## [Source text]
=== Begin Enclosure ===

# The Intuitive Impasse Phenomenon



## William I am (May 20, 2011)

In talking with other N-dominant people, I've noticed that sometimes there comes a point in the conversation where both people have a strong idea of what the other person is thinking, but don't want to say what's on their mind. Often it seems that both sides will edge closer and closer to the topic, but neither will make the leap of faith and state it outright. It seems like this happens most when someone has something to lose by speaking up.

For example - if one person(A) is going to ask another person for something (a service, a date, a favor, an opinion, etc), person A may beat around the bush enough to let person B's intuition figure out A's intent. Then, if B agrees, B will start doing the same thing, yet neither will ultimately commit.

I think this is related to not wanting to be blunt, yet not knowing a tactful way to broach a subject.

=== End Enclosure ===

## [Problems to work on]
A – In the post on the intuitive impasse, can you repeat the passage between "## William I" and "will ultimately commit.", inclusive, changing "intuition" to "instinct"?
B – Could you carry the post on the intuitive impasse further from the point where it stops?

## [Supplied data]
=== Begin Enclosure ===

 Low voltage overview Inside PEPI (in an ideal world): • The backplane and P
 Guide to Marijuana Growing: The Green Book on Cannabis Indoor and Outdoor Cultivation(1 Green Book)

=== End Enclosure ===
=== Begin Enclosure ===

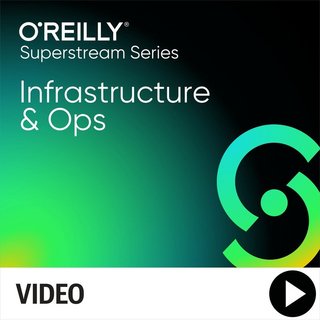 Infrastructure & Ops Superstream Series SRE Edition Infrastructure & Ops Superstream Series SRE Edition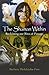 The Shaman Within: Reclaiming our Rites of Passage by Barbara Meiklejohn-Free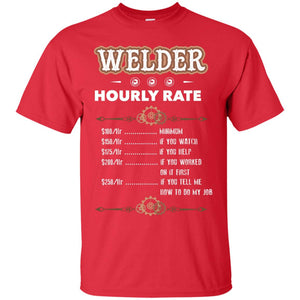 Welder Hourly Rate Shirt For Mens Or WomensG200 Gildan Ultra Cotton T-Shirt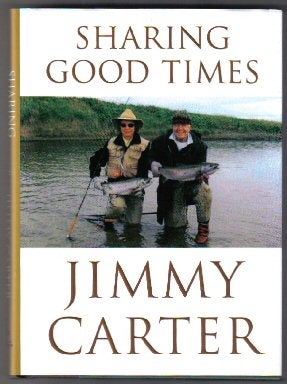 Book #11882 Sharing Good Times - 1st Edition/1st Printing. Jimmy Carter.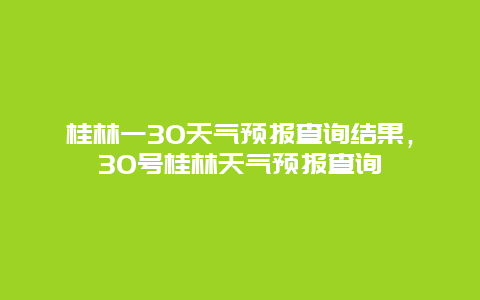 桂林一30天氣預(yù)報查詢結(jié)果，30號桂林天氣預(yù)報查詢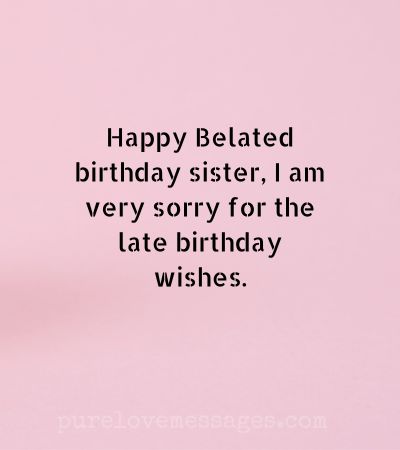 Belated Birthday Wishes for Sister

=== End Enclosure ===
=== Begin Enclosure ===

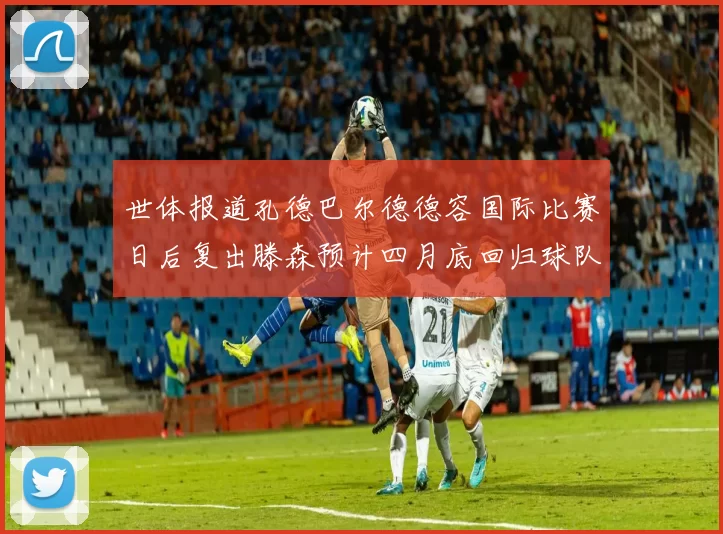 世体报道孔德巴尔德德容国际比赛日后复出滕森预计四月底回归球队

=== End Enclosure ===

## [Responses by item number]
A –
## William I am (May 20, 2011)

In talking with other N-dominant people, I've noticed that sometimes there comes a point in the conversation where both people have a strong idea of what the other person is thinking, but don't want to say what's on their mind. Often it seems that both sides will edge closer and closer to the topic, but neither will make the leap of faith and state it outright. It seems like this happens most when someone has something to lose by speaking up.

For example - if one person(A) is going to ask another person for something (a service, a date, a favor, an opinion, etc), person A may beat around the bush enough to let person B's instinct figure out A's intent. Then, if B agrees, B will start doing the same thing, yet neither will ultimately commit.

B –
Has anyone else noticed this?


----------



## bobdaduck (Apr 24, 2010)

I've noticed it, but I didn't think to connect it to the MBTI. Its more of a social game, it seems, where you're hinting without crossing any possible social lines.


----------



## Monte (Feb 17, 2010)

Well, it can be scary to outright ask someone out for example for some people, so of course they would feel better if the other picked up on their hints and said it for them.

I agree, it is more of a social thing than it is an MBTI thing.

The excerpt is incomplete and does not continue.